Abstract

The Japanese geological disposal programme for radioactive waste is based on a volunteering approach to siting, which places particular emphasis on the need for public acceptance. This, as established in law, emphasises the development of a repository project as a partnership with local communities and involves stakeholders in important decisions associated with key milestones in the selection of repository sites and subsequent construction, operation, and closure. To date, however, repository concept development has proceeded in a more traditional manner, focusing particularly on ease of developing a post-closure safety case. In the current project, we have attempted to go further by assessing what requirements stakeholders would place on a repository and assessing how these could be used to rethink repository designs so that they meet the desires of the public without compromising critical operational or long-term safety.

Highlights

  • Since it is impossible to simulate geological disposal on anything close to relevant spatial and temporal scales, the performance assessment approach has been developed and used since the 1970s in order to develop and evaluate geological disposal concepts (e.g., [1,2,3])

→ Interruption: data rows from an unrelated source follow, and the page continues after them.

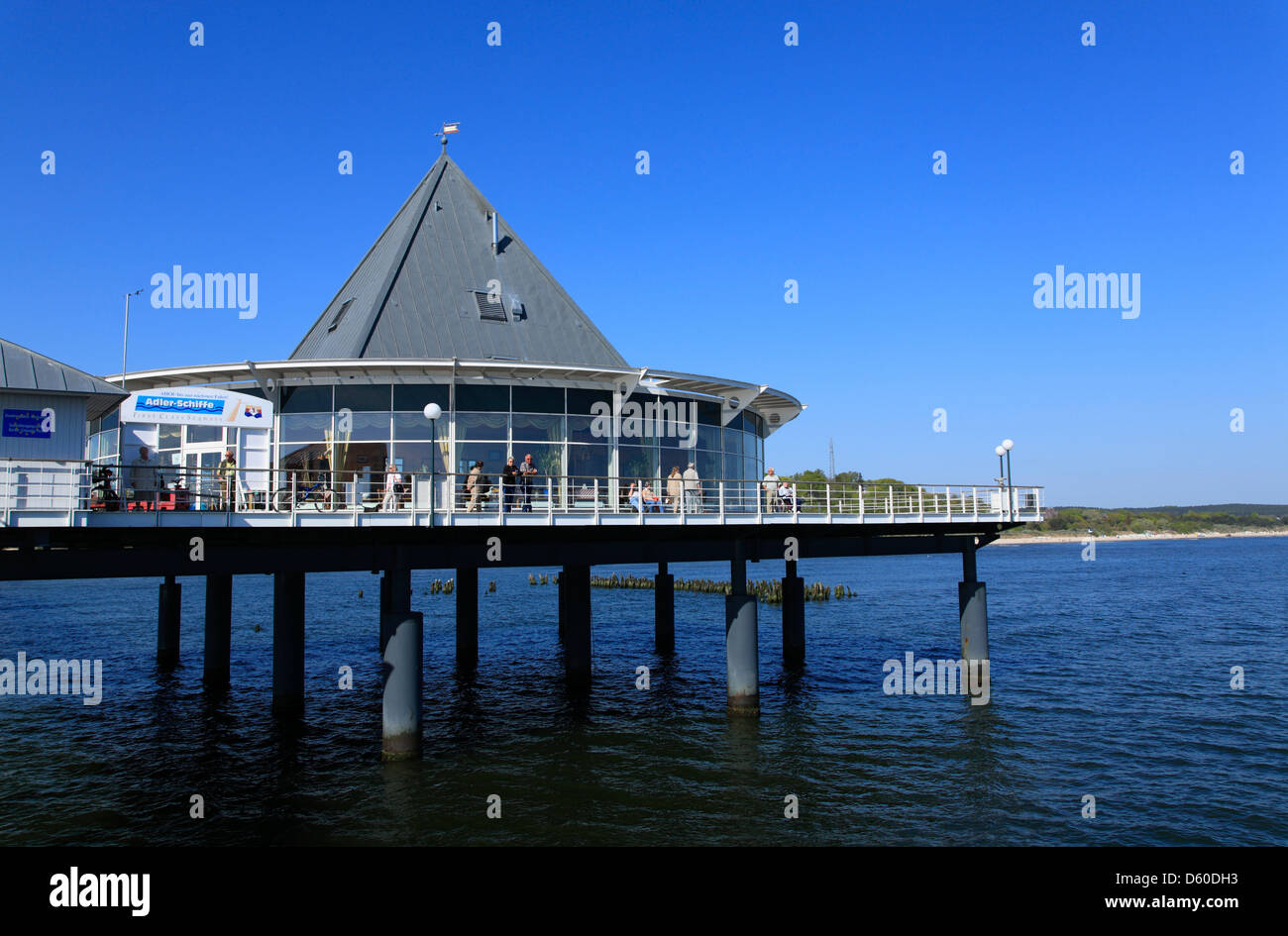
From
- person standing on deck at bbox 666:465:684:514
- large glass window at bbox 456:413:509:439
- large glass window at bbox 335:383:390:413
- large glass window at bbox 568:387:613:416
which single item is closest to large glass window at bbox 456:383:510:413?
large glass window at bbox 456:413:509:439

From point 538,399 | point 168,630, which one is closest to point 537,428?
point 538,399

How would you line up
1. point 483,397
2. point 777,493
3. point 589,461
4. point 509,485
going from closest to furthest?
point 509,485 → point 483,397 → point 777,493 → point 589,461

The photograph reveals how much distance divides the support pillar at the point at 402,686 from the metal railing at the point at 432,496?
2203mm

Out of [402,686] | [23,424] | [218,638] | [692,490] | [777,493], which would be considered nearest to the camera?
[23,424]

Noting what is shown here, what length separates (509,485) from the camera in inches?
752

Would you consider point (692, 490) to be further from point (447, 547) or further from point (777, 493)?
point (447, 547)

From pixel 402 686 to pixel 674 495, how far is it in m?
8.45

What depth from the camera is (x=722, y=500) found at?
21891 mm

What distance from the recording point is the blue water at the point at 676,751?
1509cm

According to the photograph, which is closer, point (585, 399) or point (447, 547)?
point (447, 547)
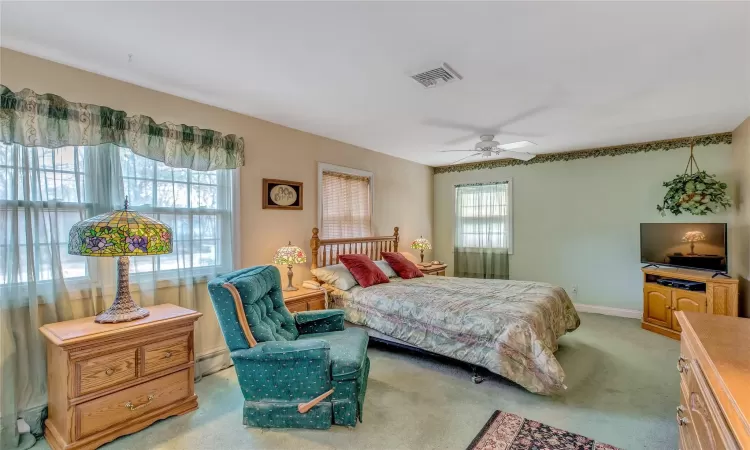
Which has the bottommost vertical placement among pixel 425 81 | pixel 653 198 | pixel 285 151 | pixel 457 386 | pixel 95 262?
pixel 457 386

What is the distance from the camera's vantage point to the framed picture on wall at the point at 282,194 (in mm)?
3680

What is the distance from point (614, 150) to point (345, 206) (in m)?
3.77

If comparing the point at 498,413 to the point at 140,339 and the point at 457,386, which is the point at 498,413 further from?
the point at 140,339

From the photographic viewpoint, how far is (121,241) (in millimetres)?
2064

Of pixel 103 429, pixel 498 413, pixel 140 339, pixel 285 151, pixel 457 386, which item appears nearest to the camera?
pixel 103 429

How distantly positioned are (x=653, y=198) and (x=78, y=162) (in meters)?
6.11

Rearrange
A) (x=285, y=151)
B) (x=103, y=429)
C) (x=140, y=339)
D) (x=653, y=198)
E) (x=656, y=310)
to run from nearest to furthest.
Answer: (x=103, y=429) < (x=140, y=339) < (x=285, y=151) < (x=656, y=310) < (x=653, y=198)

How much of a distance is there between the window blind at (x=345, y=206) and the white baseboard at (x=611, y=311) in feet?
10.8

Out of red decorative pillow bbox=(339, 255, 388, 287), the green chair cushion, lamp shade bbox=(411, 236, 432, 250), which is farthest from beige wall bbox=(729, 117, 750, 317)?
the green chair cushion

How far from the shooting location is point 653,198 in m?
4.57

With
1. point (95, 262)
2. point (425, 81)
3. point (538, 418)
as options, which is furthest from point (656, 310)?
point (95, 262)

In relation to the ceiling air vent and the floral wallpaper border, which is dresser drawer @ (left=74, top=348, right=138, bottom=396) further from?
the floral wallpaper border

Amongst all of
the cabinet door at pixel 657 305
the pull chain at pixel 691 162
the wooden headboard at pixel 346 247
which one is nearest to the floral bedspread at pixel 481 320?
the wooden headboard at pixel 346 247

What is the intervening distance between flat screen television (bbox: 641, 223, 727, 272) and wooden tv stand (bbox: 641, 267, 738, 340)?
4.3 inches
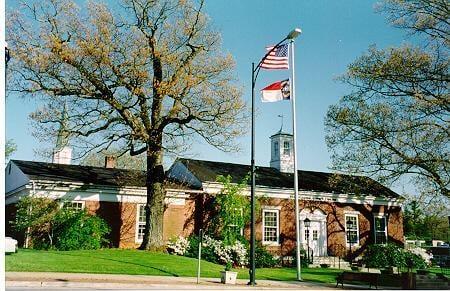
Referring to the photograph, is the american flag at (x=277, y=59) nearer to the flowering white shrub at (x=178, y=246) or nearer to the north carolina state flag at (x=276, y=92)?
the north carolina state flag at (x=276, y=92)

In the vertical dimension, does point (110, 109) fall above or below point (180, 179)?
above

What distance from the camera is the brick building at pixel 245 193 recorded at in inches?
1156

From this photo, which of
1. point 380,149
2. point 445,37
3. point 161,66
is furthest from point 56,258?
point 445,37

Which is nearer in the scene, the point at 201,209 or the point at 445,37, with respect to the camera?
the point at 445,37

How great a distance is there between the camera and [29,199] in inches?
1032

  • Performance assessment requires knowledge of a diverse range of scientific and technological fields, based on earth sciences, engineering, chemistry/materials science, and mathematical modelling, extending to more exotic areas like extremophile microbiology, archaeology, and forecasting human sociopolitical evolution. Such performance assessment provides an overview of concepts for geological disposal [4,5,6] and their associated safety cases to a small number of experts, even here, the exponentially expanding knowledge base has forced increasing reliance on a further level of abstraction provided by advanced knowledge management tools (e.g., [7])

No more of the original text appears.